I agree, and state as much in the discussion paper (p. 19). However, it's not out of standing "in fear of the power of economic agents" but out of acknowledging the asymmetry of the "power of economic agents" in the (capitalist) world we live in, when I argue that a discussion of economic valuation of "nature" as if these asymmetries did not exist will lead to different conclusions about the merit or otherwise of making more of "nature" visible in economic terms.
Daniel Speich Chassé very compellingly describes the limits of a “Back now, broom, into the closet!” approach in 'The use of global abstractions: national income accounting in the period of imperial decline'. Economists involved in the early stages of developing indicators and computing methods for what eventually became known as the GDP witnessed how they were unable to prevent economic valuation techniques they had emphasized were unsuitable for comparison of different national economies being used for precisely that purpose – with devastating consequences on international development policy until this day.

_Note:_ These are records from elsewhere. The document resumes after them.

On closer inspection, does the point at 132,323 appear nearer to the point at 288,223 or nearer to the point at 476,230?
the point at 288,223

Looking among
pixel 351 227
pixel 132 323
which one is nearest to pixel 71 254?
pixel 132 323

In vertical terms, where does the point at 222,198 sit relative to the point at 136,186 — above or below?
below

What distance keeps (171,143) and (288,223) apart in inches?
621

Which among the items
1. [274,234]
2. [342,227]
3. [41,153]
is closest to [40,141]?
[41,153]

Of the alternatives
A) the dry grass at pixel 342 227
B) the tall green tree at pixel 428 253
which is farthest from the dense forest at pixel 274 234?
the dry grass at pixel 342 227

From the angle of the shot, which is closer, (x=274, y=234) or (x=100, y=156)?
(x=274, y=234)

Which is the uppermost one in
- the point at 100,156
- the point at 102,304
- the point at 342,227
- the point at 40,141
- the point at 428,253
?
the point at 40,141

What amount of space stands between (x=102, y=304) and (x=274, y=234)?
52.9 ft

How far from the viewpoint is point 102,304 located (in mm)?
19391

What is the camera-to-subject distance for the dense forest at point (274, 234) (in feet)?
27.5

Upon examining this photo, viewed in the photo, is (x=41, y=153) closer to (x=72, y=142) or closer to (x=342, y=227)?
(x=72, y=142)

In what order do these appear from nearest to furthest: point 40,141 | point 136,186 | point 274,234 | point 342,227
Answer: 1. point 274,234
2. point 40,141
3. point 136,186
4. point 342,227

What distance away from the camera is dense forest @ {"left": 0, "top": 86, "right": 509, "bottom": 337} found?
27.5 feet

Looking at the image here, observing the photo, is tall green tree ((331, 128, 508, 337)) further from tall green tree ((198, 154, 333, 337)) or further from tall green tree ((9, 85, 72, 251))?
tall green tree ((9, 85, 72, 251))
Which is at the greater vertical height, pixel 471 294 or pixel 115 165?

Another aspect that perhaps distinguishes this current round of economic valuation of "nature" from previous rounds is the ambiguity of the nature of this new bearer of value that is being created. Is, for example, the current round of economic valuation of "nature" leading to the creation of a new fictitious commodity? I am not sure. Perhaps, it's not so much a process of creating a new commodity but capital accumulation through rent-seeking. Does it matter for grassroots resistance against destruction of livelihoods and "nature" whether capital accumulation takes place through creation of a new commodity or through rent-seeking? Does it make a difference for mobilizing against destruction of "nature" and livelihoods whether value is derived from the absence of an activity rather than through the extraction of a physically graspable thing such as a tree or minerals?
Finally, one aspect that the discussion paper omitted to even touch upon is the concept of scarcity. There is a need for more critical exploration of where and how neo-Malthusian ideology manifests itself in the current economic valuation of "nature" debate. Larry Lohmann's Malthusianism and the Terror of Scarcity provides an important contribution to that debate.